§ **本文抜粋**
════
多くの作品で敵キャラクター、そして一部の作品では主人公たちがこれを成し遂げようとし、そこで戦いが巻き起こるというのが常である。
「世界征服」は基本的に地球人が使用する事が多く(なお地球を舞台としない作品においても、その作品の世界に対する侵略行為の意味で用いられる)、異星人や異次元人などルーツが地球に無い勢力が行う場合には「地球征服」「地球侵略」と称される。後者の場合、自分たちの母星で言えば世界征服は完了しており(後述の通りレジスタンスなどもいるケースがあるが)、更なる拡大を求め他の星々を征服しようというコーポレートガバナンスが更に大きく「全宇宙支配」などになっているケースもある。
何れにせよ、方法の如何を問わず地球の全国家の政権を打倒したとして、次に問題となるのはその後の統治方法である。統治者は世界征服を成し遂げた以上、「人類全滅」などを考えていない限りはその国体を護持せねばならず、その為にはインフラを整え国民が納税し経済を回し安定した社会基盤を築く必要がある訳だが、そこまで描いている作品はほとんど無く基本的に征服地に対する一方的な搾取が大半を占めている。特に「地球侵略」が成功した場合を描いている作品では、征服者側のそもそもの価値観が全く地球人とは異なるため、人類が奴隷化され、地球が半ば侵略者の私物と化すケースが多い。
世界征服/侵略の目的
目的が明かされない作品も多いが、中には武力介入に至った経緯や理由を明確に描いている作品も見受けられる。
- 国力の増強
- 領地や権威を拡大し国力を増強する事を目的とした、最もオーソドックスな侵略理由。異世界やほかの星などが舞台で、リアルな戦術・戦略が描かれる作品はこの系統の敵が多い。
- 妖魔帝国(勇者ライディーン)
- 百鬼帝国(ゲッターロボG)
- ボアザン星人(超電磁マシーン ボルテスV)
- ザール星間帝国(未来ロボ ダルタニアス)
- ドレイク軍(聖戦士ダンバイン)
- 邪竜族(覇王大系リューナイト)
- ディガルド武国(機獣創世記ゾイドジェネシス)
- 大ゾギリア共和国(バディ・コンプレックス)
════
§ **提供データ**
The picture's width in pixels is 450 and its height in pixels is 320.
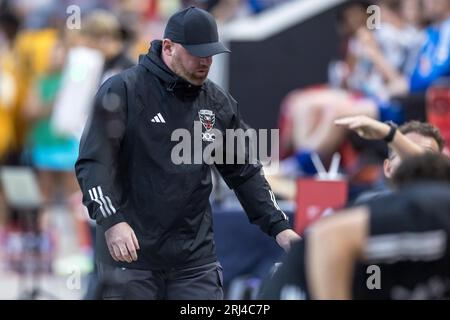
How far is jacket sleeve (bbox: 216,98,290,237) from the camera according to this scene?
21.5 ft

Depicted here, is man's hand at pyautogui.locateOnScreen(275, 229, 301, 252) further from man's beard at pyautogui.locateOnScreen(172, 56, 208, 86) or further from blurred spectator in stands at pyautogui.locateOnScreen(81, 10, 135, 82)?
════
§ **課題**
世界征服を扱った本文抜粋のうち、「多くの作品で敵キャラクター、」から「- ドレイク軍(聖戦士ダンバイン)」までの部分を一字一句変えずに書き写してください。

§ **解答結果**
多くの作品で敵キャラクター、そして一部の作品では主人公たちがこれを成し遂げようとし、そこで戦いが巻き起こるというのが常である。
「世界征服」は基本的に地球人が使用する事が多く(なお地球を舞台としない作品においても、その作品の世界に対する侵略行為の意味で用いられる)、異星人や異次元人などルーツが地球に無い勢力が行う場合には「地球征服」「地球侵略」と称される。後者の場合、自分たちの母星で言えば世界征服は完了しており(後述の通りレジスタンスなどもいるケースがあるが)、更なる拡大を求め他の星々を征服しようというコーポレートガバナンスが更に大きく「全宇宙支配」などになっているケースもある。
何れにせよ、方法の如何を問わず地球の全国家の政権を打倒したとして、次に問題となるのはその後の統治方法である。統治者は世界征服を成し遂げた以上、「人類全滅」などを考えていない限りはその国体を護持せねばならず、その為にはインフラを整え国民が納税し経済を回し安定した社会基盤を築く必要がある訳だが、そこまで描いている作品はほとんど無く基本的に征服地に対する一方的な搾取が大半を占めている。特に「地球侵略」が成功した場合を描いている作品では、征服者側のそもそもの価値観が全く地球人とは異なるため、人類が奴隷化され、地球が半ば侵略者の私物と化すケースが多い。
世界征服/侵略の目的
目的が明かされない作品も多いが、中には武力介入に至った経緯や理由を明確に描いている作品も見受けられる。
- 国力の増強
- 領地や権威を拡大し国力を増強する事を目的とした、最もオーソドックスな侵略理由。異世界やほかの星などが舞台で、リアルな戦術・戦略が描かれる作品はこの系統の敵が多い。
- 妖魔帝国(勇者ライディーン)
- 百鬼帝国(ゲッターロボG)
- ボアザン星人(超電磁マシーン ボルテスV)
- ザール星間帝国(未来ロボ ダルタニアス)
- ドレイク軍(聖戦士ダンバイン)